1 Cité par Bernard Blistène dans le catalogue de la rétrospective Jeff Koons au Centre Pompidou (26 novembre 2014 – 27 avril 2015).

2 Au lycée Pasteur, il avait le premier prix de dessin et le premier prix de musique.

3 « Ceci n’est pas un musée » - Quand les arts visuels dialoguent avec la danse, la poésie, la musique – une exposition du 29 novembre 2014 au 15 mars 2015, dans le cadre du cinquantième anniversaire de la Fondation Marguerite et Aimé Maeght à Saint-Paul de Vence, avec Jean-Charles Blais, Christian Bonnefoi, Pascal Broccolichi, Marco Del Re, Damien Deroubaix, Claudine Drai, Lars Fredrikson, Gérard Fromanger, Jörg Immendorff, Ladislas Kijno, Alain Lestié, Joan Miró, Pablo Picasso, François Rouan, Hélène Vanel.

4 Alexandra Calder, Animal Sketching, 1926.

5 J’avais lu avec plaisir son article caustique dans Libération, me souvenant de mes vives controverses avec les maoïstes au sein du PSU.

6 Un rhizome, dit le dictionnaire, est une tige souterraine, horizontale et vivace, dont la face inférieure émet des racines adventives, et la face supérieure, une ou plusieurs pousses aériennes chaque année.

7 Gérard Fromanger, Rétrospective 1962-2007, du 13 septembre au 10 novembre 2007 au Château Lescombes.

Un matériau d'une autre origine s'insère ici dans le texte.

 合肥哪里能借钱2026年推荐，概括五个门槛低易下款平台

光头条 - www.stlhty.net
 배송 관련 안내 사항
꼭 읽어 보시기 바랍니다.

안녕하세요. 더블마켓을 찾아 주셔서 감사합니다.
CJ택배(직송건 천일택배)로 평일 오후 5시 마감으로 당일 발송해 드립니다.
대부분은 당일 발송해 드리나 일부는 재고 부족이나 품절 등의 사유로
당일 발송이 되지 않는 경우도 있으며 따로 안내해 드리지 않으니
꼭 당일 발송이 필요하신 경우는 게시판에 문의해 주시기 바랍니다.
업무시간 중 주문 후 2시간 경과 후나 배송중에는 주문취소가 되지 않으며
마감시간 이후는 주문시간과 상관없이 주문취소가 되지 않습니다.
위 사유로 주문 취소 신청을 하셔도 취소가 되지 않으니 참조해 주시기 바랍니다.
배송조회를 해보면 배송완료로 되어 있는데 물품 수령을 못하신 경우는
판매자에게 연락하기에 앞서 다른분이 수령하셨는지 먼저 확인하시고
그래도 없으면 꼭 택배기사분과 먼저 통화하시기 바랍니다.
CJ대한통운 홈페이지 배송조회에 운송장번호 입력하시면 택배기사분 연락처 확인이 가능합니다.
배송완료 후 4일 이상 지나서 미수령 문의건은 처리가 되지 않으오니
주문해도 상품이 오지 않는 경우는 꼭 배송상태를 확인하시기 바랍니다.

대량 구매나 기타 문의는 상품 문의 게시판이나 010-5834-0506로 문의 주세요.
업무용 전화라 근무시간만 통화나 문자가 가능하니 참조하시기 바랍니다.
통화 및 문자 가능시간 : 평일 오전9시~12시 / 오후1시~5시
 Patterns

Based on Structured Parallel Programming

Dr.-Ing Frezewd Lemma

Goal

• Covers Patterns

En 2012, nouvelle rétrospective. Gérard Fromanger inaugure les Capucins de Landerneau avec l’exposition Périodisation 1962-2012 où figurent, en 172 tableaux, la plupart des séries de 1962 à 2007 plus les nouvelles : Bastilles-Dérives (2007-2008) et La couleur dans tous ses états (2011)

8 J’y ai découvert les portraits de la nouvelle série Splendeurs IV, dont un autoportrait, et enfin vu le Film-Tract n° 1968 de Jean-Luc Godard.

9 Cité par Serge July dans Fromanger, Cercle d’art, 2002, et repris dans Gérard Fromanger, Paroles d’Artiste, 2016, Fage éditions.